Diana and Endymion, a Myth Without Words
The myth does not recount an encounter but a contemplation. Diana, goddess of the moon, descends each night toward the sleeping Endymion. She is also the goddess of chastity. The shepherd is condemned to eternal sleep, the price of eternal youth. No word passes between the two figures. The silence of sleep becomes the painting’s true subject. In the eighteenth century, this theme allowed desire to be painted without being named. Fragonard draws on a formula popularized by his teacher Boucher: an open sky, bare flesh, a complicit Cupid.
Jean-Honoré Fragonard
Fragonard was born in Grasse in 1732. He trained first under Chardin, then under Boucher, a leading figure of the Rococo, whose influence shaped his early manner. The young painter won the Prix de Rome in 1752. He spent several years at the École Royale des Élèves Protégés before departing for Italy. This canvas dates from that formative period. It is held today at the National Gallery of Art in Washington.
Fragonard, 2026 News
Fragonard is once again in the spotlight. Through June 21, 2026, the Musée de Valence presents a major exhibition, The Feeling for Nature, pairing Fragonard’s work with that of Hubert Robert, two leading figures of eighteenth-century landscape painting, across nearly 80 paintings, drawings, and prints. In Grasse, the artist’s hometown, the Musée Jean-Honoré Fragonard presents a new exhibition from June 19 to October 18, 2026, Fragonard, Beloved Child of Grasse, marking the centenary of the perfume house that bears his name.
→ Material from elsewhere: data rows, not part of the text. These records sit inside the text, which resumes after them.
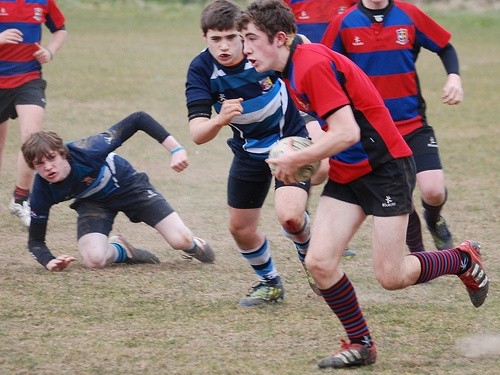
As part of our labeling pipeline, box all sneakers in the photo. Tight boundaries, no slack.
[185,239,215,263]
[8,197,31,227]
[240,276,284,306]
[423,211,453,252]
[299,258,323,297]
[342,249,355,259]
[454,240,489,308]
[108,235,160,265]
[317,339,376,369]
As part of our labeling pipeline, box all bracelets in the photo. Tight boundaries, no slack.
[47,48,53,60]
[169,146,185,154]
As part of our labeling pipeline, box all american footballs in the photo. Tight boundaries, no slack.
[268,136,320,182]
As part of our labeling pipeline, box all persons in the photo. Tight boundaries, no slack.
[235,0,489,369]
[282,0,357,186]
[185,0,322,307]
[21,111,215,271]
[321,0,463,253]
[0,0,67,229]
Sources: https://www.museumtv.art/artnews/agendas/hubert-robert-fragonard-valence/ and https://www.fragonard.com/fr-int/exposition-jhf-2026
A Question for You
💭 Fragonard painted this canvas before his stay in Rome. What in this composition already foreshadows the painter he would become?
About This Work
- Diana and Endymion
- Jean-Honoré Fragonard
- c. 1753–1756
- Oil on canvas
- 94.9 × 136.8 cm
- National Gallery of Art, Washington, D.C.